Antika pek çok deyimimizde yer alan bir sözcük; Örneğin; “Antika gibi adam”. “Antika salon”.”Antika koleksiyonu”, “Bir şeyin antikasını bilmek” gibi…
Latincede eski veya eskiden kalma anlamında “Antiquus” dan gelen bir sözcük. İlk defa XIV. Yüzyılda Fransız diline yerleşmiş ve sonra da diğer dillerde kullanılmaya başlamış, Türkçemize de girmiş. Eski yıllardan arta kalan, ender bulunan, tarihi değeri olan nesnelerin tümü bu sözcükle tanımlanmıştır. Geçmiş yüzyıllarda bazıları eskiden kalma çeşitli eserleri toplamaktan hoşlanmışlardır. Böyle olunca da onlara bu eşyaları satanlarda antikacı mesleğini oluşturmuştur.
Antikanın kapsamı oldukça geniştir. Eskiden kalma mobilyalar, takılar, porselenler, vazolar, altın-gümüş-bakır eserler, heykeller, resimler, çeşitli camlar, halılar, kilimler, mücevherler, sikkeler, çeşitli silahlar, avizeler-lambalar, saatler, madalyalar, yazma veya basma eserler, pullar başta olmak üzere pek çok eşyaya antika denilmiştir. Bu konuda meraklılara aydınlatıcı bilgiler veren Yılmaz Uyar’ın yayınladığı üç ciltlik Antika Dergisi başta olmak üzere Art Decor, Antik Dekor gibi dergilerde yayınlanmıştı.
Üniversitelerimizde antika kapsamına giren eserler konusunda tam bir bilgi verildiğini söyleyebilmek oldukça zordur. Bu konuda en iyi bilgi Kapalıçarşı’da, özellikle İç Bedestende veya büyük şehirlerimizdeki antikacı dükkânlarındaki çekirdekten yetişmiş kişilerden öğrenilmelidir.

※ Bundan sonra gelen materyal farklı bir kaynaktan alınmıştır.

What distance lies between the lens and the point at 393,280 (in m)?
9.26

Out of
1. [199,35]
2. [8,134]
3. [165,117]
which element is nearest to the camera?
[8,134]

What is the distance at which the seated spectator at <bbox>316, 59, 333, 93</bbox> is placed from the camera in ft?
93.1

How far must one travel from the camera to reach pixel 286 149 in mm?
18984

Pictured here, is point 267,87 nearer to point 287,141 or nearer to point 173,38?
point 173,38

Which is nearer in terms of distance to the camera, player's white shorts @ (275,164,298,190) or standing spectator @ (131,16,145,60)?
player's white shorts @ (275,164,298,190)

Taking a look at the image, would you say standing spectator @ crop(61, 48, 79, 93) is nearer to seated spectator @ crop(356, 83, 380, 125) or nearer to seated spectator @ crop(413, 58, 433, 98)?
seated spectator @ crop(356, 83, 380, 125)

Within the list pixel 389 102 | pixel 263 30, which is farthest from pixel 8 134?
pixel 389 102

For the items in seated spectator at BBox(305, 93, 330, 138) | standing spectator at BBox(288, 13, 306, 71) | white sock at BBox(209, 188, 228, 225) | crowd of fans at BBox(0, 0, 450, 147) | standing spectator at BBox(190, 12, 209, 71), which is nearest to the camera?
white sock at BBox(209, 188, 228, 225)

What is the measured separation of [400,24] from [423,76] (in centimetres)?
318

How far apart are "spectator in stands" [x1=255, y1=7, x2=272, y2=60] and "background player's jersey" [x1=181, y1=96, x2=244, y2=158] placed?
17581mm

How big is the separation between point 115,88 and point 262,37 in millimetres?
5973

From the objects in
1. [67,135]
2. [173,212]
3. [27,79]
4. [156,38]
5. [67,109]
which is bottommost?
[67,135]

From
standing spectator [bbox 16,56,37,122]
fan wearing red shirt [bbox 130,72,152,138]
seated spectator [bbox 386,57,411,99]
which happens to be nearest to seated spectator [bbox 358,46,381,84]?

Bu konudaki bilgi noksanlığını bende yaşamıştım. İstanbul Üniversitesinde arkeolojinin yanı sıra sanat tarihi eğitimi aldıktan sonra müzelerde göreve başladığımda antikalar üzerinde yeterli bilgimin olmadığımı görmüştüm. Müzeciler rutin görevlerinin yanı sıra defineciler, müzeye eser getirenler ve denetlediği koleksiyonerlerle sürekli ilişki içerisinde olmak zorundadır. Müzeye antika bir eseri getirene her yönüyle doğru yönden bilgi vermek zorundasınız veya o eser hakkında fiyat takdiri yapmanız gerekir. Siz o eseri bilmiyorsanız; nasıl sağlıklı bir işlem yapacaksınız?
Bazen de yargıya bilirkişi olarak rapor vermek zorundasınız.
Bu yöndeki eksikliğimi gidermek için Kapalıçarşı’daki antikacı ve koleksiyonerlerden eksiklerimi gidermeye çalışmıştım.. Daha doğrusu teorinin yanı sıra alana inerek bir şeyler öğrenmek benim için son derece yararlı olmuştu.
Üniversite aldığımız halı sanatı derslerimizde XV- XVIII. Yüzyıl halılarını öğrenmiştim. Ama uygulamada karşımıza onlar değil; Anadolu’nun çeşitli yörelerinde dokunan halı ve kilimler çıkıyordu. Ayrıca madeni eserlerin yanı sıra Osmanlı Saraylarında kullanılan kap kacak, benzeri gündelik eşyalarla ilgili hiç bilgim yoktu. Bu konuda yaşadığım ilginç olaylar olmuştu Bunlardan bir iki örneği sizlerle paylaşmak isterim;
Türk ve İslam Eserleri Müzesinde uzman olarak görev yaptığım sırada Edirne Ceza Mahkemesinden gelen bir yazıda gümrükte bazı eserlerin yakalandığı ve bunların 1710 Sayılı Eski Eserler Kanunu kapsamına girip girmediği sorulmuştu. Gümrükte yakalanan kişi ise hatırladığım kadarıyla yeni çıkan kanun uyarınca hapsedilmişti. Müze Müdürüm Can Kerametli beni görevlendirmiş ve Edirne’ye gitmiştim. Yakalanan eserler müzeye teslim edilmiş ve başta müze müdürü olmak üzere beş veya altı uzman bunların eski eser kapsamına girdiği konusunda rapor vermişlerdi. Edirne Müzesinde el konulan ve hakkında işlem yapılan objeleri gördüğümde hayretler içerisinde kalmıştım. Bunlar Kapalıçarşı’da turistlere satılan piştov denilen taklit eski tabancalardı. Kurtlu tahtadan ahşap kısımları yapılmış, uçlarına kurşun namlular yerleştirilmişlerdi. Müze yetkililerine bunu söylediğimde; bizim aleyhimize rapor verme, buradaki saygınlığımız yok olur demişlerdi. Bu durumda hâkime raporumu İstanbul’dan göndereceğimi söylemiş ve bir kaç gün sonra bunların kanun kapsamına girmeyen, Kapalıçarşı’da satılan taklit piştovlar olduğuna dair raporumu göndermiştim. Sanırım ki; hâkim ikna olmamıştı; çünkü bir yanda Edirne Müzesinin beş altı yetkilisi diğer tarafta bir uzman vardı. Bu kez Topkapı Sarayı Müzesinden rapor istenmiş ve Sarayın Silah Seksiyonu Şefi Turgay Tezcan da benimkinin doğrultusunda bir rapor vermişti.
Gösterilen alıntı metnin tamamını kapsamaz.